== Quelle ==
══════

Ihr habt in der Folge ausgeführt, dass gegen Lohnanpassungen in Höhe der Inflation vor allem die Theorie der Lohn-Preis-Spirale angeführt wird.
Dann habt ihr ausgeführt, dass die aktuellen Preissteigerungen nicht auf „bleibende“ Inflation im Sinne der normalen Teuerung zurückzuführen ist, sondern auf relativ konkrete Umstände (vor allem gestiegene Energiepreise durch den russischen Angriffskrieg), die ja auch wieder „rückbildungsfähig“ sind (bzw. sich aktuell sogar schon wieder zurückbilden; die Energiepreise haben teilweise wieder Vorkriegsniveau erreicht).
So weit gehe ich mit. Aber dann kommt ihr zu der Schlussfolgerung, dass deswegen ja Lohnerhöhungen sinnvoll bzw. im Hinblick auf die Lohn-Preis-Spirale weniger problematisch seien. Das kann ich nicht ganz nachvollziehen.

══════

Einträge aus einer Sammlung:
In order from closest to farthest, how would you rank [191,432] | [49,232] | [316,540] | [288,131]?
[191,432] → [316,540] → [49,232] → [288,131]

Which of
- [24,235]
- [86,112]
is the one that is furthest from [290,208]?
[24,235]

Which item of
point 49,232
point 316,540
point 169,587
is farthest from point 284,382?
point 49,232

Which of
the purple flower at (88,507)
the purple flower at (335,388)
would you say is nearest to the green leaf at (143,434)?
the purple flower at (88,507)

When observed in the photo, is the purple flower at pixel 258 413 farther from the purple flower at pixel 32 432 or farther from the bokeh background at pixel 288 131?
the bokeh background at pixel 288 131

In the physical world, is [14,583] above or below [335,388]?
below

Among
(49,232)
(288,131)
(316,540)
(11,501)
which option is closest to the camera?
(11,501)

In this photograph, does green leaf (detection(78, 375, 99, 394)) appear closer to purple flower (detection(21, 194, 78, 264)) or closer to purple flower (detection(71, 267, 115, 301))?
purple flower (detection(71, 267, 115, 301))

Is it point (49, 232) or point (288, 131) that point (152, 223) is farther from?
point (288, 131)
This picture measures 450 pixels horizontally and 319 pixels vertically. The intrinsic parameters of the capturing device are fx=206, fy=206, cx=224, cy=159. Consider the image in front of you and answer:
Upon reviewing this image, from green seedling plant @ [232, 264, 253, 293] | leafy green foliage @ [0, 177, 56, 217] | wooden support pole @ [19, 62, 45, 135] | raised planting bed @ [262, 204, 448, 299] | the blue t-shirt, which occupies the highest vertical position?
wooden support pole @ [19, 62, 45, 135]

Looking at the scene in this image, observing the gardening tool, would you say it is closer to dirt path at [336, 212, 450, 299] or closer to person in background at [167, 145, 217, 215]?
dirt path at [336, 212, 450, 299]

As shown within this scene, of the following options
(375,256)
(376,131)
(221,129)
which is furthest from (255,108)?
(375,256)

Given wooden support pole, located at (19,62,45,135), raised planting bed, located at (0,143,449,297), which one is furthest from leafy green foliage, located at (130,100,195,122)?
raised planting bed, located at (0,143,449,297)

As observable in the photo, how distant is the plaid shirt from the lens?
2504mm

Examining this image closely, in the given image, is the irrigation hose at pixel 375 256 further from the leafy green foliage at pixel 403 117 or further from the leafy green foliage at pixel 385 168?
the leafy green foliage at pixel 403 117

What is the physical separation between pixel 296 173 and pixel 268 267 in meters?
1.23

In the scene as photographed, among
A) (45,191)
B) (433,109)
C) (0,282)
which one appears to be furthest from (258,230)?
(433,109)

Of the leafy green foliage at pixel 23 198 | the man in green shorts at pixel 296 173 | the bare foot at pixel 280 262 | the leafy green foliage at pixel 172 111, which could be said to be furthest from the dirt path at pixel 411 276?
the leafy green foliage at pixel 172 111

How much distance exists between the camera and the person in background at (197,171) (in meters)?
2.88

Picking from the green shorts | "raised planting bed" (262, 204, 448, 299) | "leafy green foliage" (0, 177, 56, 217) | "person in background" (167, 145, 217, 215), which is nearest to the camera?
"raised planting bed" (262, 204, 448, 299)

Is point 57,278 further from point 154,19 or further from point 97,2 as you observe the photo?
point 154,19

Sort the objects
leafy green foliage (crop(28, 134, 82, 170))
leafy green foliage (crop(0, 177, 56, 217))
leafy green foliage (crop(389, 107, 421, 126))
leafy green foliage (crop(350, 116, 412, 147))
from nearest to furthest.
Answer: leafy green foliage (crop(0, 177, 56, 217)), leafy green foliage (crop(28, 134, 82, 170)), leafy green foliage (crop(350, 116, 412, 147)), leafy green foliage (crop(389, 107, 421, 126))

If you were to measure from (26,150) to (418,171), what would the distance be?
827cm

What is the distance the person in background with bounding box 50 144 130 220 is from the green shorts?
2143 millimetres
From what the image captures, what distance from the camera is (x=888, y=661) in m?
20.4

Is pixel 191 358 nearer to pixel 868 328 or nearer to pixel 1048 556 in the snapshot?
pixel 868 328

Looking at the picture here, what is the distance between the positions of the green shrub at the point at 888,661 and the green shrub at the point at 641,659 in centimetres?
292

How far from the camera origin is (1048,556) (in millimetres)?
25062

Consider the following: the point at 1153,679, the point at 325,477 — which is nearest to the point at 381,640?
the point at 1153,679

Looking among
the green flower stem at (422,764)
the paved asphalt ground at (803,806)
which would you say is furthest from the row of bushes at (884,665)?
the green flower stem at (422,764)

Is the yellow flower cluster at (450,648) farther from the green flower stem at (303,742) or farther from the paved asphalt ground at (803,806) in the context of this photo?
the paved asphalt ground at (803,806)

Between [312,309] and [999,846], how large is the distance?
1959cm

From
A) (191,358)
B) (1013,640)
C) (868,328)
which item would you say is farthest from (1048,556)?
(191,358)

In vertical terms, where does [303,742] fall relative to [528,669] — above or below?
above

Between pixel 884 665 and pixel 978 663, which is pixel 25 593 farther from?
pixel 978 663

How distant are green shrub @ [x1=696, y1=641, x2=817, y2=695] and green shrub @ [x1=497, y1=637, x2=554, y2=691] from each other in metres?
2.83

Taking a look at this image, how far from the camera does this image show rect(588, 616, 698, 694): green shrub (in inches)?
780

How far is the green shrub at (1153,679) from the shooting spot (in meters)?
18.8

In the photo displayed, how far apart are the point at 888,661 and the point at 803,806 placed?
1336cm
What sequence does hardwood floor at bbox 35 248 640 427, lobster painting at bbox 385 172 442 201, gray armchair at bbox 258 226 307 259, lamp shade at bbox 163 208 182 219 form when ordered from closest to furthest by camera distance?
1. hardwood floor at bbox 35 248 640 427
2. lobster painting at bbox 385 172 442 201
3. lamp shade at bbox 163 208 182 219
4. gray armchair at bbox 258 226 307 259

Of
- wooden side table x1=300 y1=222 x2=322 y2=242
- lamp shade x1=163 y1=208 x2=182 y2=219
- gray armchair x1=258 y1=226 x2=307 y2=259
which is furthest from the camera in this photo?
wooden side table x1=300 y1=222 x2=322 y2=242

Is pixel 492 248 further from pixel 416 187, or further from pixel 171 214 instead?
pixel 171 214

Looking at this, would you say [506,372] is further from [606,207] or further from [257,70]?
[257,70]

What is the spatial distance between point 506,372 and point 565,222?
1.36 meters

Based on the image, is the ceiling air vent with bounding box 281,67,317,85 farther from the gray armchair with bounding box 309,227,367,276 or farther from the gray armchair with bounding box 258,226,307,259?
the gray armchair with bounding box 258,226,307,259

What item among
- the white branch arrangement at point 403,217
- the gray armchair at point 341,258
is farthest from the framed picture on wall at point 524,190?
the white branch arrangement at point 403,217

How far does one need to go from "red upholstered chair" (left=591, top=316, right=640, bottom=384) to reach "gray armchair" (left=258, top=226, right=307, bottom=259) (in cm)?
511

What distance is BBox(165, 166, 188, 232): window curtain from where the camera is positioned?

══════

== Aufgaben ==
- A) Schreib aus dem Text über Löhne und Inflation den Abschnitt ab, der mit „Ihr habt in“ beginnt und mit „wieder Vorkriegsniveau erreicht).“ endet.
- B) Entnimm den Einträgen die Zeilen, beginnend mit der Zeile, die „Given wooden support“ enthält, und endend mit der Zeile, die „2143 millimetres“ enthält, beide eingeschlossen, und gib nur diese unverändert wieder.

== Antworten in Reihenfolge ==
- A)
Ihr habt in der Folge ausgeführt, dass gegen Lohnanpassungen in Höhe der Inflation vor allem die Theorie der Lohn-Preis-Spirale angeführt wird.
Dann habt ihr ausgeführt, dass die aktuellen Preissteigerungen nicht auf „bleibende“ Inflation im Sinne der normalen Teuerung zurückzuführen ist, sondern auf relativ konkrete Umstände (vor allem gestiegene Energiepreise durch den russischen Angriffskrieg), die ja auch wieder „rückbildungsfähig“ sind (bzw. sich aktuell sogar schon wieder zurückbilden; die Energiepreise haben teilweise wieder Vorkriegsniveau erreicht).

- B)
Given wooden support pole, located at (19,62,45,135), raised planting bed, located at (0,143,449,297), which one is furthest from leafy green foliage, located at (130,100,195,122)?
raised planting bed, located at (0,143,449,297)

As observable in the photo, how distant is the plaid shirt from the lens?
2504mm

Examining this image closely, in the given image, is the irrigation hose at pixel 375 256 further from the leafy green foliage at pixel 403 117 or further from the leafy green foliage at pixel 385 168?
the leafy green foliage at pixel 403 117

What is the physical separation between pixel 296 173 and pixel 268 267 in meters?
1.23

In the scene as photographed, among
A) (45,191)
B) (433,109)
C) (0,282)
which one appears to be furthest from (258,230)?
(433,109)

Of the leafy green foliage at pixel 23 198 | the man in green shorts at pixel 296 173 | the bare foot at pixel 280 262 | the leafy green foliage at pixel 172 111, which could be said to be furthest from the dirt path at pixel 411 276?
the leafy green foliage at pixel 172 111

How much distance exists between the camera and the person in background at (197,171) (in meters)?
2.88

Picking from the green shorts | "raised planting bed" (262, 204, 448, 299) | "leafy green foliage" (0, 177, 56, 217) | "person in background" (167, 145, 217, 215), which is nearest to the camera?
"raised planting bed" (262, 204, 448, 299)

Is point 57,278 further from point 154,19 or further from point 97,2 as you observe the photo?
point 154,19

Sort the objects
leafy green foliage (crop(28, 134, 82, 170))
leafy green foliage (crop(0, 177, 56, 217))
leafy green foliage (crop(389, 107, 421, 126))
leafy green foliage (crop(350, 116, 412, 147))
from nearest to furthest.
Answer: leafy green foliage (crop(0, 177, 56, 217)), leafy green foliage (crop(28, 134, 82, 170)), leafy green foliage (crop(350, 116, 412, 147)), leafy green foliage (crop(389, 107, 421, 126))

If you were to measure from (26,150) to (418,171), what would the distance be?
827cm

What is the distance the person in background with bounding box 50 144 130 220 is from the green shorts?
2143 millimetres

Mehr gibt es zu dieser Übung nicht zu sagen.